## WHAT NEEDS TO BE DONE:
Down to the final line, write out the material beneath exactly, without pictures.

## MATERIAL PROVIDED:
* * * * *

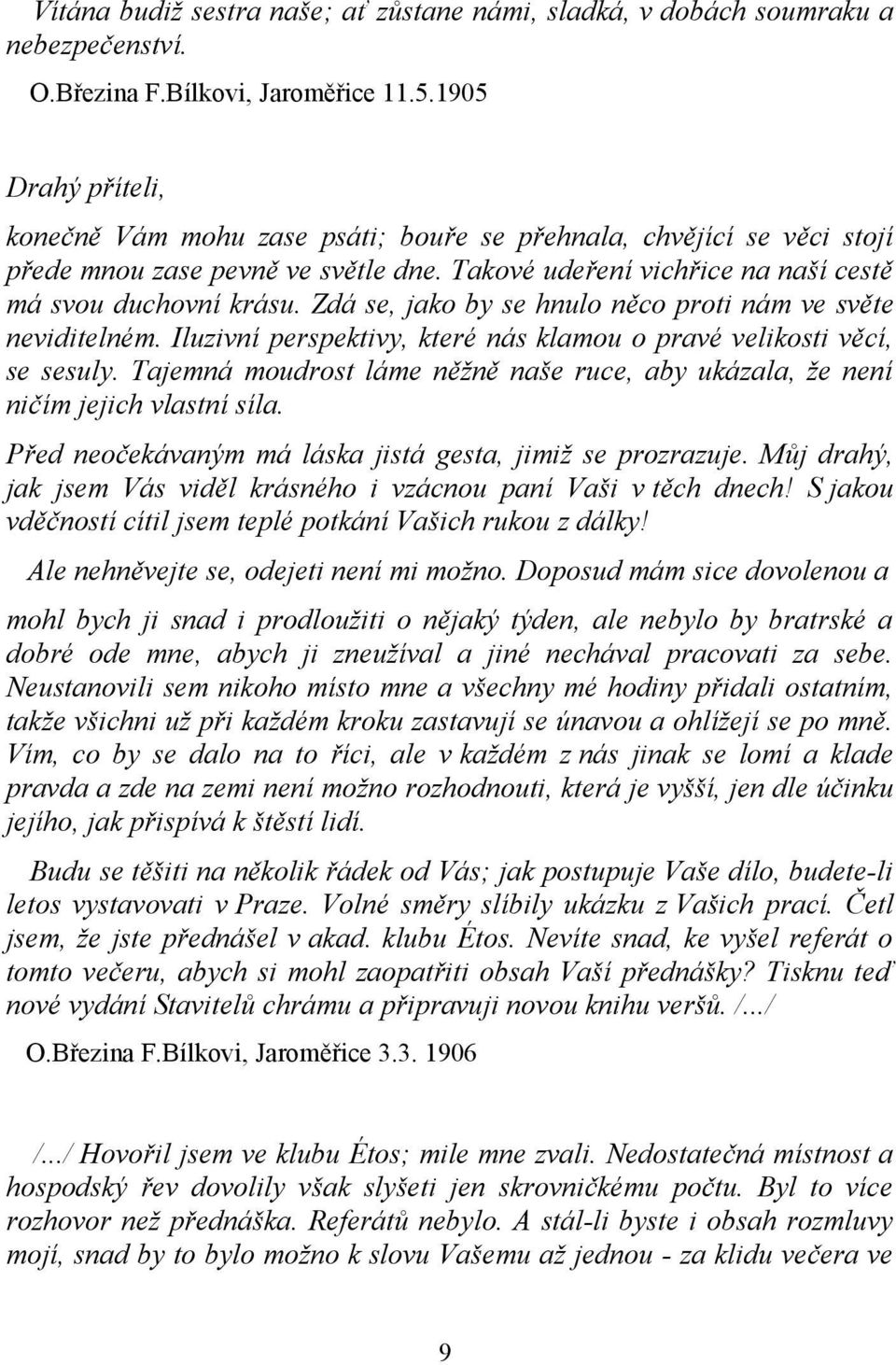 Vítána budiž sestra naše; ať zůstane námi, sladká, v dobách soumraku a nebezpečenství.

O.Březina F.Bílkovi, Jaroměřice 11.5.1905

Drahý příteli,

konečně Vám mohu zase psáti; bouře se přehnala, chvějící se věci stojí přede mnou zase pevně ve světle dne. Takové udeření vichřice na naší cestě má svou duchovní krásu. Zdá se, jako by se hnulo něco proti nám ve světe neviditelném. Iluzivní perspektivy, které nás klamou o pravé velikosti věcí, se sesuly. Tajemná moudrost láme něžně naše ruce, aby ukázala, že není ničím jejich vlastní síla.

Před neočekávaným má láska jistá gesta, jimiž se prozrazuje. Můj drahý, jak jsem Vás viděl krásného i vzácnou paní Vaši v těch dnech! S jakou vděčností cítil jsem teplé potkání Vašich rukou z dálky!

Ale nehněvejte se, odejeti není mi možno. Doposud mám sice dovolenou a mohl bych ji snad i prodloužiti o nějaký týden, ale nebylo by bratrské a dobré ode mne, abych ji zneužíval a jiné nechával pracovati za sebe. Neustanovili sem nikoho místo mne a všechny mé hodiny přidali ostatním, takže všichni už při každém kroku zastavují se únavou a ohlížejí se po mně. Vím, co by se dalo na to říci, ale v každém z nás jinak se lomí a klade pravda a zde na zemi není možno rozhodnouti, která je vyšší, jen dle účinku jejího, jak přispívá k štěstí lidí.

Budu se těšiti na několik řádek od Vás; jak postupuje Vaše dílo, budete-li letos vystavovati v Praze. Volné směry slíbily ukázku z Vašich prací. Četl jsem, že jste přednášel v akad. klubu Étos. Nevíte snad, ke vyšel referát o tomto večeru, abych si mohl zaopatřiti obsah Vaší přednášky? Tisknu teď nové vydání Stavitelů chrámu a připravuji novou knihu veršů. /.../

O.Březina F.Bílkovi, Jaroměřice 3.3. 1906

/.../ Hovořil jsem ve klubu Étos; mile mne zvali. Nedostatečná místnost a hospodský řev dovolily však slyšeti jen skrovničkému počtu. Byl to více rozhovor než přednáška. Referátů nebylo. A stál-li byste i obsah rozmluvy mojí, snad by to bylo možno k slovu Vašemu až jednou - za klidu večera ve

9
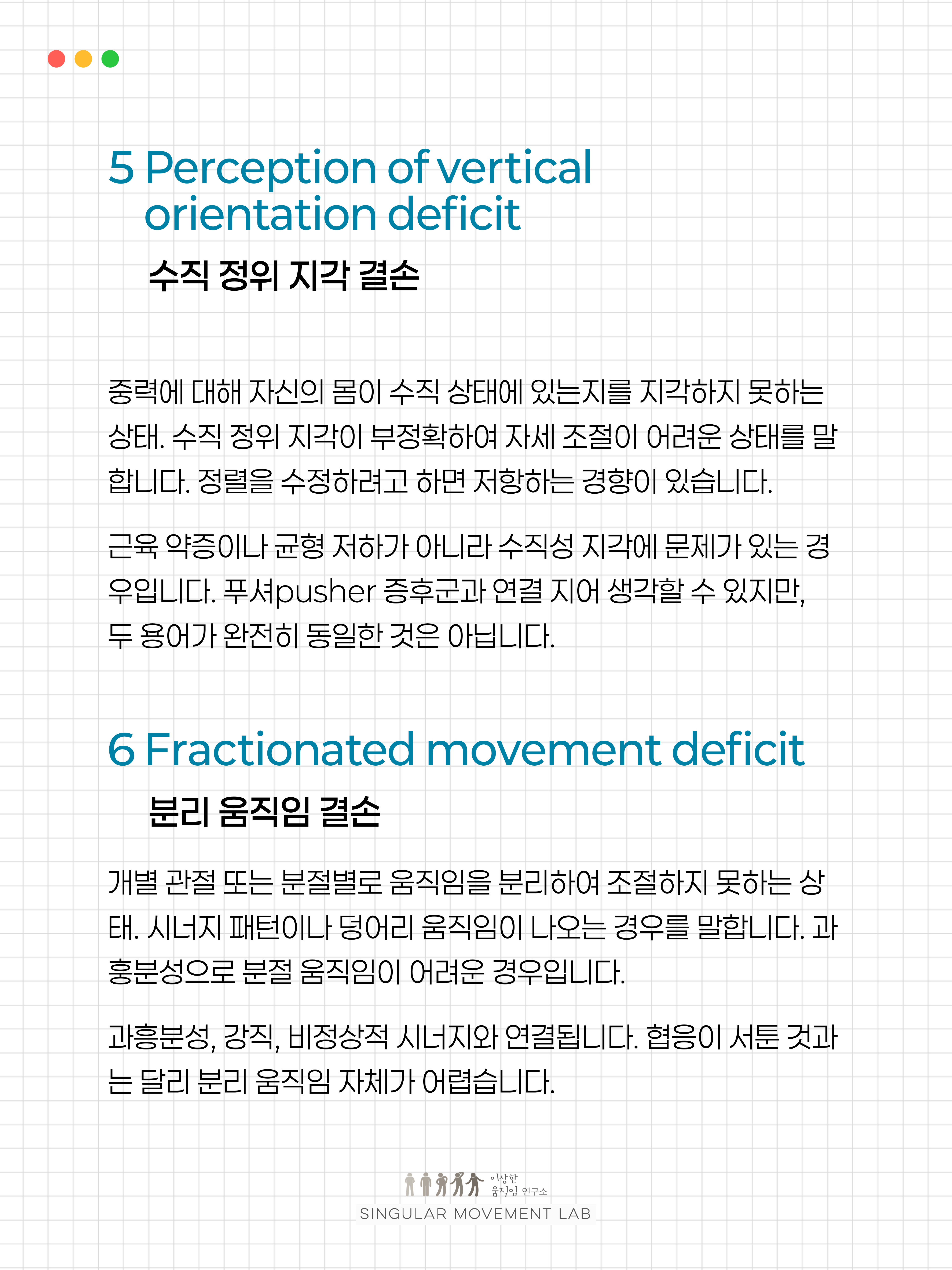 5 Perception of vertical orientation deficit

수직 정위 지각 결손

중력에 대해 자신의 몸이 수직 상태에 있는지를 지각하지 못하는 상태. 수직 정위 지각이 부정확하여 자세 조절이 어려운 상태를 말합니다. 정렬을 수정하려고 하면 저항하는 경향이 있습니다.

근육 약증이나 균형 저하가 아니라 수직성 지각에 문제가 있는 경우입니다. 푸셔pusher 증후군과 연결 지어 생각할 수 있지만, 두 용어가 완전히 동일한 것은 아닙니다.

6 Fractionated movement deficit

분리 움직임 결손

개별 관절 또는 분절별로 움직임을 분리하여 조절하지 못하는 상태. 시너지 패턴이나 덩어리 움직임이 나오는 경우를 말합니다. 과흥분성으로 분절 움직임이 어려운 경우입니다.

과흥분성, 강직, 비정상적 시너지와 연결됩니다. 협응이 서툰 것과는 달리 분리 움직임 자체가 어렵습니다.

이상한 움직임 연구소
SINGULAR MOVEMENT LAB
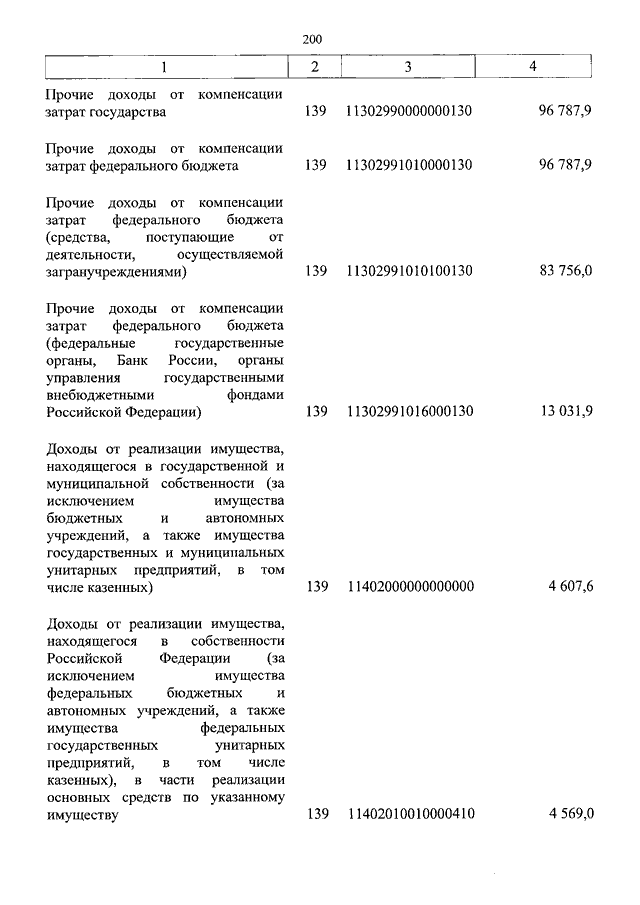 200

| 1 | 2 | 3 | 4 |
|---|---|---|---|
| Прочие доходы от компенсации затрат государства | 139 | 11302990000000130 | 96 787,9 |
| Прочие доходы от компенсации затрат федерального бюджета | 139 | 11302991010000130 | 96 787,9 |
| Прочие доходы от компенсации затрат федерального бюджета (средства, поступающие от деятельности, осуществляемой загранучреждениями) | 139 | 11302991010100130 | 83 756,0 |
| Прочие доходы от компенсации затрат федерального бюджета (федеральные государственные органы, Банк России, органы управления государственными внебюджетными фондами Российской Федерации) | 139 | 11302991016000130 | 13 031,9 |
| Доходы от реализации имущества, находящегося в государственной и муниципальной собственности (за исключением имущества бюджетных и автономных учреждений, а также имущества государственных и муниципальных унитарных предприятий, в том числе казенных) | 139 | 11402000000000000 | 4 607,6 |
| Доходы от реализации имущества, находящегося в собственности Российской Федерации (за исключением имущества федеральных бюджетных и автономных учреждений, а также имущества федеральных государственных унитарных предприятий, в том числе казенных), в части реализации основных средств по указанному имуществу | 139 | 11402010010000410 | 4 569,0 |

* * * * *

## ANSWER FOR THIS EXERCISE:
 Vítána budiž sestra naše; ať zůstane námi, sladká, v dobách soumraku a nebezpečenství.

O.Březina F.Bílkovi, Jaroměřice 11.5.1905

Drahý příteli,

konečně Vám mohu zase psáti; bouře se přehnala, chvějící se věci stojí přede mnou zase pevně ve světle dne. Takové udeření vichřice na naší cestě má svou duchovní krásu. Zdá se, jako by se hnulo něco proti nám ve světe neviditelném. Iluzivní perspektivy, které nás klamou o pravé velikosti věcí, se sesuly. Tajemná moudrost láme něžně naše ruce, aby ukázala, že není ničím jejich vlastní síla.

Před neočekávaným má láska jistá gesta, jimiž se prozrazuje. Můj drahý, jak jsem Vás viděl krásného i vzácnou paní Vaši v těch dnech! S jakou vděčností cítil jsem teplé potkání Vašich rukou z dálky!

Ale nehněvejte se, odejeti není mi možno. Doposud mám sice dovolenou a mohl bych ji snad i prodloužiti o nějaký týden, ale nebylo by bratrské a dobré ode mne, abych ji zneužíval a jiné nechával pracovati za sebe. Neustanovili sem nikoho místo mne a všechny mé hodiny přidali ostatním, takže všichni už při každém kroku zastavují se únavou a ohlížejí se po mně. Vím, co by se dalo na to říci, ale v každém z nás jinak se lomí a klade pravda a zde na zemi není možno rozhodnouti, která je vyšší, jen dle účinku jejího, jak přispívá k štěstí lidí.

Budu se těšiti na několik řádek od Vás; jak postupuje Vaše dílo, budete-li letos vystavovati v Praze. Volné směry slíbily ukázku z Vašich prací. Četl jsem, že jste přednášel v akad. klubu Étos. Nevíte snad, ke vyšel referát o tomto večeru, abych si mohl zaopatřiti obsah Vaší přednášky? Tisknu teď nové vydání Stavitelů chrámu a připravuji novou knihu veršů. /.../

O.Březina F.Bílkovi, Jaroměřice 3.3. 1906

/.../ Hovořil jsem ve klubu Étos; mile mne zvali. Nedostatečná místnost a hospodský řev dovolily však slyšeti jen skrovničkému počtu. Byl to více rozhovor než přednáška. Referátů nebylo. A stál-li byste i obsah rozmluvy mojí, snad by to bylo možno k slovu Vašemu až jednou - za klidu večera ve

9
 5 Perception of vertical orientation deficit

수직 정위 지각 결손

중력에 대해 자신의 몸이 수직 상태에 있는지를 지각하지 못하는 상태. 수직 정위 지각이 부정확하여 자세 조절이 어려운 상태를 말합니다. 정렬을 수정하려고 하면 저항하는 경향이 있습니다.

근육 약증이나 균형 저하가 아니라 수직성 지각에 문제가 있는 경우입니다. 푸셔pusher 증후군과 연결 지어 생각할 수 있지만, 두 용어가 완전히 동일한 것은 아닙니다.

6 Fractionated movement deficit

분리 움직임 결손

개별 관절 또는 분절별로 움직임을 분리하여 조절하지 못하는 상태. 시너지 패턴이나 덩어리 움직임이 나오는 경우를 말합니다. 과흥분성으로 분절 움직임이 어려운 경우입니다.

과흥분성, 강직, 비정상적 시너지와 연결됩니다. 협응이 서툰 것과는 달리 분리 움직임 자체가 어렵습니다.

이상한 움직임 연구소
SINGULAR MOVEMENT LAB
 200

| 1 | 2 | 3 | 4 |
|---|---|---|---|
| Прочие доходы от компенсации затрат государства | 139 | 11302990000000130 | 96 787,9 |
| Прочие доходы от компенсации затрат федерального бюджета | 139 | 11302991010000130 | 96 787,9 |
| Прочие доходы от компенсации затрат федерального бюджета (средства, поступающие от деятельности, осуществляемой загранучреждениями) | 139 | 11302991010100130 | 83 756,0 |
| Прочие доходы от компенсации затрат федерального бюджета (федеральные государственные органы, Банк России, органы управления государственными внебюджетными фондами Российской Федерации) | 139 | 11302991016000130 | 13 031,9 |
| Доходы от реализации имущества, находящегося в государственной и муниципальной собственности (за исключением имущества бюджетных и автономных учреждений, а также имущества государственных и муниципальных унитарных предприятий, в том числе казенных) | 139 | 11402000000000000 | 4 607,6 |
| Доходы от реализации имущества, находящегося в собственности Российской Федерации (за исключением имущества федеральных бюджетных и автономных учреждений, а также имущества федеральных государственных унитарных предприятий, в том числе казенных), в части реализации основных средств по указанному имуществу | 139 | 11402010010000410 | 4 569,0 |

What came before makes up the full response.